▸ THE INPUT
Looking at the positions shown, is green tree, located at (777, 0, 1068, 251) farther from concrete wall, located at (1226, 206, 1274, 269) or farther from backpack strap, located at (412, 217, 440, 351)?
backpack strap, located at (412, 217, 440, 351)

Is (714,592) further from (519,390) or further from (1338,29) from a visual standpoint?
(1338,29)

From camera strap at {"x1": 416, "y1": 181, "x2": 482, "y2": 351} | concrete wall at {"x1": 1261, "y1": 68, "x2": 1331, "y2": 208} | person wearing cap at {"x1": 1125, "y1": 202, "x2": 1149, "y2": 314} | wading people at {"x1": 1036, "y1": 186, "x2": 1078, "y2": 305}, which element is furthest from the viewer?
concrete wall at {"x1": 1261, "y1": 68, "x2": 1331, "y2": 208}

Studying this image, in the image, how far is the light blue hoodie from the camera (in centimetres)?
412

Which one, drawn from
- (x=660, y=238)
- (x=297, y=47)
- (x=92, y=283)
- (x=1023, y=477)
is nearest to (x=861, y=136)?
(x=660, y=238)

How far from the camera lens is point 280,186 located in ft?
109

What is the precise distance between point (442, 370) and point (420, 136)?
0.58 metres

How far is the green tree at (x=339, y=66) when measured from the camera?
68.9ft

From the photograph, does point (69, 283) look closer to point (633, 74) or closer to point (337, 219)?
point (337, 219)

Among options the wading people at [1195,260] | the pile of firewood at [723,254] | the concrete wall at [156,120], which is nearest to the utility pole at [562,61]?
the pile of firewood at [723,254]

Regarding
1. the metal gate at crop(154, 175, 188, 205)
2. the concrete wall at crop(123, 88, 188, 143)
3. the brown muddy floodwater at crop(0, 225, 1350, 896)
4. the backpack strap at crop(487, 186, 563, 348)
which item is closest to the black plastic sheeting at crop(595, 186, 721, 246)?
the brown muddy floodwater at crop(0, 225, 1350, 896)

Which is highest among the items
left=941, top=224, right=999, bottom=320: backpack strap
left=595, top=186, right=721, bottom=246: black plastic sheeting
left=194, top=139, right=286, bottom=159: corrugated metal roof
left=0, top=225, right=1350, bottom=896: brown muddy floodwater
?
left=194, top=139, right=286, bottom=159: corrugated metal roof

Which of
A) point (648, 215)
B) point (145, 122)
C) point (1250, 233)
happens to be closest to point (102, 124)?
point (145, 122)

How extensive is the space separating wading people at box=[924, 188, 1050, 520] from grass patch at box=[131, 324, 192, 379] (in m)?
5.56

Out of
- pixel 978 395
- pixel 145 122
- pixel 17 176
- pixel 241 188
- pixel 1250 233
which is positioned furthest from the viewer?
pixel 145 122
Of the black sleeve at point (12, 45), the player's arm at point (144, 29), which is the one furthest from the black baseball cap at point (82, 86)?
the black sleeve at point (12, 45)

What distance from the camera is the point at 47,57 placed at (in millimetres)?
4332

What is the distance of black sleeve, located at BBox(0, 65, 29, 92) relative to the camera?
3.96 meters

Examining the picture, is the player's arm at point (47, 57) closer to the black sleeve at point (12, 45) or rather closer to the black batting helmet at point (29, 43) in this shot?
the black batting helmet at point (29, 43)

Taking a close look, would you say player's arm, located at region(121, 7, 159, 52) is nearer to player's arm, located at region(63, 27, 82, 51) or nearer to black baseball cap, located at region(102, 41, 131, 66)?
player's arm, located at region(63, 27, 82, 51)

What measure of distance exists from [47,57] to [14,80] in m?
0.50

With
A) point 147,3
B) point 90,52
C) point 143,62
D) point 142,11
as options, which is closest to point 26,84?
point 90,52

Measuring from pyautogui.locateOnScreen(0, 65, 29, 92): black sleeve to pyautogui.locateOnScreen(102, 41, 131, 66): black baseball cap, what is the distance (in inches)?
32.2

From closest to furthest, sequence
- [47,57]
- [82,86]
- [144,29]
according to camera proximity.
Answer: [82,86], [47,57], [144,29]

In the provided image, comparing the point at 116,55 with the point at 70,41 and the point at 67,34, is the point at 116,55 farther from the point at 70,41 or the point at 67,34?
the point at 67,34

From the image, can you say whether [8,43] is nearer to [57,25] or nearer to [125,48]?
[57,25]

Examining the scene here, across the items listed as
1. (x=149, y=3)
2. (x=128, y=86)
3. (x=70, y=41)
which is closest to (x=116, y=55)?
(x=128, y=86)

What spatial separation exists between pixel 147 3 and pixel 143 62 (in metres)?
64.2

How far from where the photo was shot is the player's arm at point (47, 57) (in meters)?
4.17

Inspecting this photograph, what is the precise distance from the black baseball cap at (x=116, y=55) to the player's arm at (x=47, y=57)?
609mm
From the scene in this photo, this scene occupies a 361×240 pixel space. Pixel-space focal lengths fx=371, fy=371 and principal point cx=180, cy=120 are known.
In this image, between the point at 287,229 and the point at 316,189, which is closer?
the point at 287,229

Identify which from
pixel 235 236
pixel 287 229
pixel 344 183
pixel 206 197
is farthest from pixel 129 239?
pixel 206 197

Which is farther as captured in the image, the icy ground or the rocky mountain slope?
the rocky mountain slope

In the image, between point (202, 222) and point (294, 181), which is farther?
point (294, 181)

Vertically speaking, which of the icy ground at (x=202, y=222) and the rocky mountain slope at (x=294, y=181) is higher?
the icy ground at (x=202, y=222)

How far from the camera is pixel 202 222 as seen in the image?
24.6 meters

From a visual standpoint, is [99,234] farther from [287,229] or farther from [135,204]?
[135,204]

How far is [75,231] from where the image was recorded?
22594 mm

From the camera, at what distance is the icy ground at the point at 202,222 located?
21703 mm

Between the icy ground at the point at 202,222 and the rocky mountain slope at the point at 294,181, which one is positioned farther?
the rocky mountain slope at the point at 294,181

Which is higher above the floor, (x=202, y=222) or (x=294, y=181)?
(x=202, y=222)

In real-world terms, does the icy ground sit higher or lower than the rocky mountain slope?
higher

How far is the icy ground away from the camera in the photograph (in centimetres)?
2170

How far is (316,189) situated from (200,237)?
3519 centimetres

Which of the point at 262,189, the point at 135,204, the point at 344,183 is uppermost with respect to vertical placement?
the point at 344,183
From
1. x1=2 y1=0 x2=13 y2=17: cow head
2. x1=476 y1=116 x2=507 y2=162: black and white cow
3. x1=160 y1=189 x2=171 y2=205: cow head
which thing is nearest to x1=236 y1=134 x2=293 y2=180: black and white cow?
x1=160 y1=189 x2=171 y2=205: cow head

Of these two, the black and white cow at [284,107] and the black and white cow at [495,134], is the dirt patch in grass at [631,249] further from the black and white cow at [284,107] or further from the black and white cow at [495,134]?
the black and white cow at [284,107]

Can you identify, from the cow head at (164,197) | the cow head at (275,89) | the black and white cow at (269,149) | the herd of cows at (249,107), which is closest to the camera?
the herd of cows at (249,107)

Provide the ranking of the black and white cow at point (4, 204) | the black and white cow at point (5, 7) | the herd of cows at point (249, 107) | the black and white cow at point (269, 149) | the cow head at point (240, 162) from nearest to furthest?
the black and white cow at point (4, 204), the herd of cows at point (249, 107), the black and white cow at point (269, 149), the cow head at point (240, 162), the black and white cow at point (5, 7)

---

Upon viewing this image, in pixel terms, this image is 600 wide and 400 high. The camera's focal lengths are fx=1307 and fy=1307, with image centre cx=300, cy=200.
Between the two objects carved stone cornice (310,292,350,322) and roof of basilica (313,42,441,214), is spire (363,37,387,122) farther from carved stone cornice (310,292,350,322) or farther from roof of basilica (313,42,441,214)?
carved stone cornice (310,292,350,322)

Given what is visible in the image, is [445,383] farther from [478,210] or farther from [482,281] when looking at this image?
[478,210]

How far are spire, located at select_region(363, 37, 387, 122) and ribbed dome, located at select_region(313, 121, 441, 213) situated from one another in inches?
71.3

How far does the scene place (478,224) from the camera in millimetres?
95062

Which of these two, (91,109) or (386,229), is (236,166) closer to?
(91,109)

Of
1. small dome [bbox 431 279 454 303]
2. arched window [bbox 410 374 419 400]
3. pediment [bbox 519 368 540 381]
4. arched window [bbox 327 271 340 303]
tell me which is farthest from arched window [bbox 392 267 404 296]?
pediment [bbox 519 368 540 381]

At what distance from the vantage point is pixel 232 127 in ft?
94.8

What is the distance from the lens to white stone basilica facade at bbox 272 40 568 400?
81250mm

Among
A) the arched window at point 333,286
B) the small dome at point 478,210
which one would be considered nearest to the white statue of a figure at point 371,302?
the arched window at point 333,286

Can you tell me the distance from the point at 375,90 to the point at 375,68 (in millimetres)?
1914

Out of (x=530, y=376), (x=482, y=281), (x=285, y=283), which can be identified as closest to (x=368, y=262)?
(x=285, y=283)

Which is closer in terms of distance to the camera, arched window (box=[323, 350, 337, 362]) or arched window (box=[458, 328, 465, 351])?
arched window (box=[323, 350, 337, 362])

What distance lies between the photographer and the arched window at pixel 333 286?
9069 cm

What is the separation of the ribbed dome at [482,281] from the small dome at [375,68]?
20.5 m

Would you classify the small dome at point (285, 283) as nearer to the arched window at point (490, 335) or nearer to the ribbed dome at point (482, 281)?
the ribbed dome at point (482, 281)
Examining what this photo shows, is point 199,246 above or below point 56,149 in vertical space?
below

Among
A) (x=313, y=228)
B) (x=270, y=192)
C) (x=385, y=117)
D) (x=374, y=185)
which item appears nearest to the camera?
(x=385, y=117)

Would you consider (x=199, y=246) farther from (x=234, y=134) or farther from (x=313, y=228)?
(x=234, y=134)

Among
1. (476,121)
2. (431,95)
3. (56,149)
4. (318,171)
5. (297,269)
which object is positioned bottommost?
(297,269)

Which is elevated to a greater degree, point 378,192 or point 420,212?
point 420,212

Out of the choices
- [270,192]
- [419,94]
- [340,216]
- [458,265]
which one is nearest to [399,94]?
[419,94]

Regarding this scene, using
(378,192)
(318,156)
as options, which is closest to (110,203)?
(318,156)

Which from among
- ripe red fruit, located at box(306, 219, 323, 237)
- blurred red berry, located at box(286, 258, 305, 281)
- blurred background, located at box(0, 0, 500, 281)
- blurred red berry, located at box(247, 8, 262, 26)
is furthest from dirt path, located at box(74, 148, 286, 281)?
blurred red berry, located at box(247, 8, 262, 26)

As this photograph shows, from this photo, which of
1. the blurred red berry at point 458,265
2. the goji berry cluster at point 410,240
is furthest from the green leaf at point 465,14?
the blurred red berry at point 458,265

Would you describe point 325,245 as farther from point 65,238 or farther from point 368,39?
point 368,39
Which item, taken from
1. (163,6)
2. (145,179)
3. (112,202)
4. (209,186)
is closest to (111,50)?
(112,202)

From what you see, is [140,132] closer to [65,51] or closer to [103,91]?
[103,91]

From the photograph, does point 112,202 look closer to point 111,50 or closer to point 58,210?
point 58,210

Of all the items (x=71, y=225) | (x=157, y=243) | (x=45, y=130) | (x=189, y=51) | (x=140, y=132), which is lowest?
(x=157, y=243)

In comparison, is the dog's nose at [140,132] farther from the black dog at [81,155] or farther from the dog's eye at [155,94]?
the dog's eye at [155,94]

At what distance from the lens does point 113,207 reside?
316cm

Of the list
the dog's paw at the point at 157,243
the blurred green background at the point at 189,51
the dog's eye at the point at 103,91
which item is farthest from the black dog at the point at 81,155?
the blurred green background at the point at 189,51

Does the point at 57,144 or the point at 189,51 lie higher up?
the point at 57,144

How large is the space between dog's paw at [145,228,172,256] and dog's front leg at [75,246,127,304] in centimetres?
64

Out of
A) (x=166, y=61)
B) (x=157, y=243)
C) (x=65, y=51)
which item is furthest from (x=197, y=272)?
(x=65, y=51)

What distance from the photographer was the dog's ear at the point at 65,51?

---

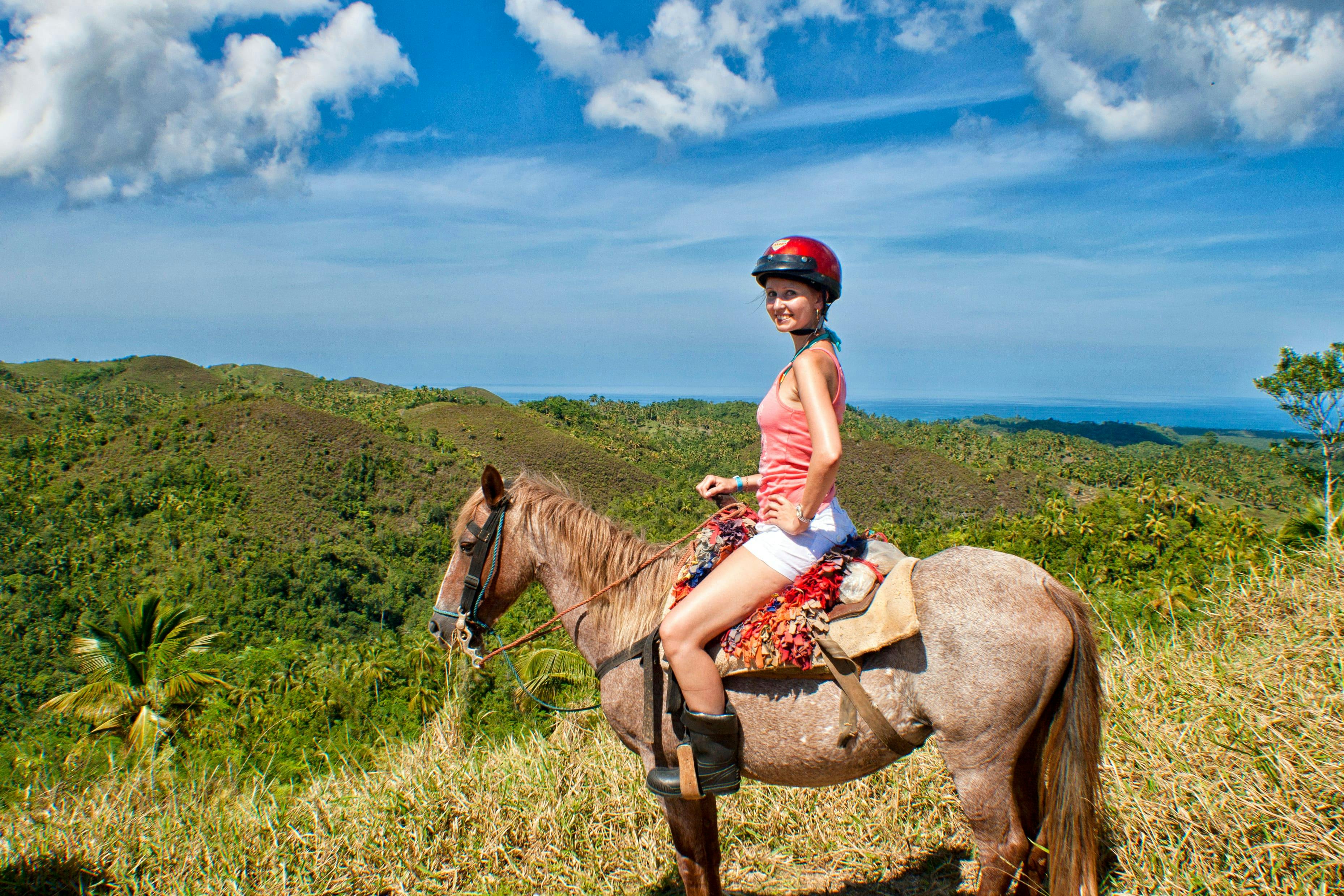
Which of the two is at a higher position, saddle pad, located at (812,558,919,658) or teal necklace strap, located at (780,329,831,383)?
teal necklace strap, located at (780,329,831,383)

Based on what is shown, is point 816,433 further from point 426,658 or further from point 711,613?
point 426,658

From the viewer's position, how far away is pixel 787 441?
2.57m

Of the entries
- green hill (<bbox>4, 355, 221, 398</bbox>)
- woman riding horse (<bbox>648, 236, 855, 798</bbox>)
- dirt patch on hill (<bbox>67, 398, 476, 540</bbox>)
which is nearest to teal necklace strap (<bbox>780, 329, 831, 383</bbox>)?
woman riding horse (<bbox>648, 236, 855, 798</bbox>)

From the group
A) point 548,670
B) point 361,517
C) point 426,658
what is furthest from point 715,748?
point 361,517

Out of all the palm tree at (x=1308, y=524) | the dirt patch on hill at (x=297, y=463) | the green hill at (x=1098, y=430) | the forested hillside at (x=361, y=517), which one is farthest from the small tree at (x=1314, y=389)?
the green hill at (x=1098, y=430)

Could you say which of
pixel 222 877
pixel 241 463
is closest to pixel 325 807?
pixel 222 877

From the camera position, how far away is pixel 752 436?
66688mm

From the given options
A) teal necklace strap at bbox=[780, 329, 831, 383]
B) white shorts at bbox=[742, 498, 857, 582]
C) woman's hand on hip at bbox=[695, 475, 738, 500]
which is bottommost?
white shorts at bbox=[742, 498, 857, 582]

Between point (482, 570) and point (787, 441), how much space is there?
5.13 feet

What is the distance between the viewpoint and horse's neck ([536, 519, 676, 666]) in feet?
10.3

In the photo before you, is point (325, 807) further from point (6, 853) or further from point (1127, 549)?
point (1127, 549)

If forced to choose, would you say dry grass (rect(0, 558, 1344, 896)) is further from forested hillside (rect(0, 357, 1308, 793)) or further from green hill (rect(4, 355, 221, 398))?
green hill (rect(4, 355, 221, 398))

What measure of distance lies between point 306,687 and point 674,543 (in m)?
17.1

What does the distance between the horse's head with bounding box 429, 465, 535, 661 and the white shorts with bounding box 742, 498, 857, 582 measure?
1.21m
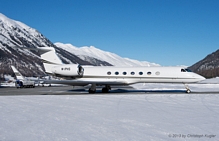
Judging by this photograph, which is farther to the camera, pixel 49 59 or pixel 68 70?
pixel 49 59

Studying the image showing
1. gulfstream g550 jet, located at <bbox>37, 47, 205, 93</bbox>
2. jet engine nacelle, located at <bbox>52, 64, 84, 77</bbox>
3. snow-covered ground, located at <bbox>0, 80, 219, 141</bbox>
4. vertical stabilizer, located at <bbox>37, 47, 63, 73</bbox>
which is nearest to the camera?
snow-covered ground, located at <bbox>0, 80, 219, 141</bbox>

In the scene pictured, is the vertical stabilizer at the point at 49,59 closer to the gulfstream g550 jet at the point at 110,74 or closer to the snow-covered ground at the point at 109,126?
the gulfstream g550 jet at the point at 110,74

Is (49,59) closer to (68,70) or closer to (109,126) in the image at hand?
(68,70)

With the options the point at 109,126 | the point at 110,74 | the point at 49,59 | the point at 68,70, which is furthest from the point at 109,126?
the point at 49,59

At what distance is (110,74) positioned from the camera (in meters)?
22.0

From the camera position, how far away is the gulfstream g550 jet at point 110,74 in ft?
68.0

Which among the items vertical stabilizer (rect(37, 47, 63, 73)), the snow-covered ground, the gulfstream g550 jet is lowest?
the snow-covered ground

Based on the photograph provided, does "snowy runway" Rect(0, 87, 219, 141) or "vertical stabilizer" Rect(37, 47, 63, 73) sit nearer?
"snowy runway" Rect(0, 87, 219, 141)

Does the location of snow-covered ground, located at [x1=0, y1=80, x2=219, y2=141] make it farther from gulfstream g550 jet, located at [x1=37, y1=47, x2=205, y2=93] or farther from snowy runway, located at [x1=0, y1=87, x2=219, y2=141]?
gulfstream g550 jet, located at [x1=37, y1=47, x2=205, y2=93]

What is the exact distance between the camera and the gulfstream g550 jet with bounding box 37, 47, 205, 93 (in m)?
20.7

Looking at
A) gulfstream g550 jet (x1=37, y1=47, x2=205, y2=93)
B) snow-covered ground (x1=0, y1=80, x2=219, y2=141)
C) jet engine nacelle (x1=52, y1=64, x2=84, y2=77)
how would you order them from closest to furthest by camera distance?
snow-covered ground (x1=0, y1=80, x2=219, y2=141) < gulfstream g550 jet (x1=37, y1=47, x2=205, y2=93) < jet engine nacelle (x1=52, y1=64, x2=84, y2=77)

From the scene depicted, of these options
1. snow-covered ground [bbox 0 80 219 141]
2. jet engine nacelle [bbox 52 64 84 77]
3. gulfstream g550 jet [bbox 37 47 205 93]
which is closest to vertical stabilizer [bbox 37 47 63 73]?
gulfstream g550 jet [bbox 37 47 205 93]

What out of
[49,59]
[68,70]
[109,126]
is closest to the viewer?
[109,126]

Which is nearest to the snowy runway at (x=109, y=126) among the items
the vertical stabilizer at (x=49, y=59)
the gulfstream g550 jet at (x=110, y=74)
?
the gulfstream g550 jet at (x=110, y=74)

▸ INSTRUCTIONS TO FOLLOW
Report every line in the data above that contains the exact string "precise", and copy each such line in full. Letter case must match.

▸ OUTPUT
What is the precise distance between point (442, 370) and point (420, 136)?
Inspecting this photograph, what is the precise distance from the black baseball cap at (x=116, y=55) to the player's arm at (x=47, y=57)?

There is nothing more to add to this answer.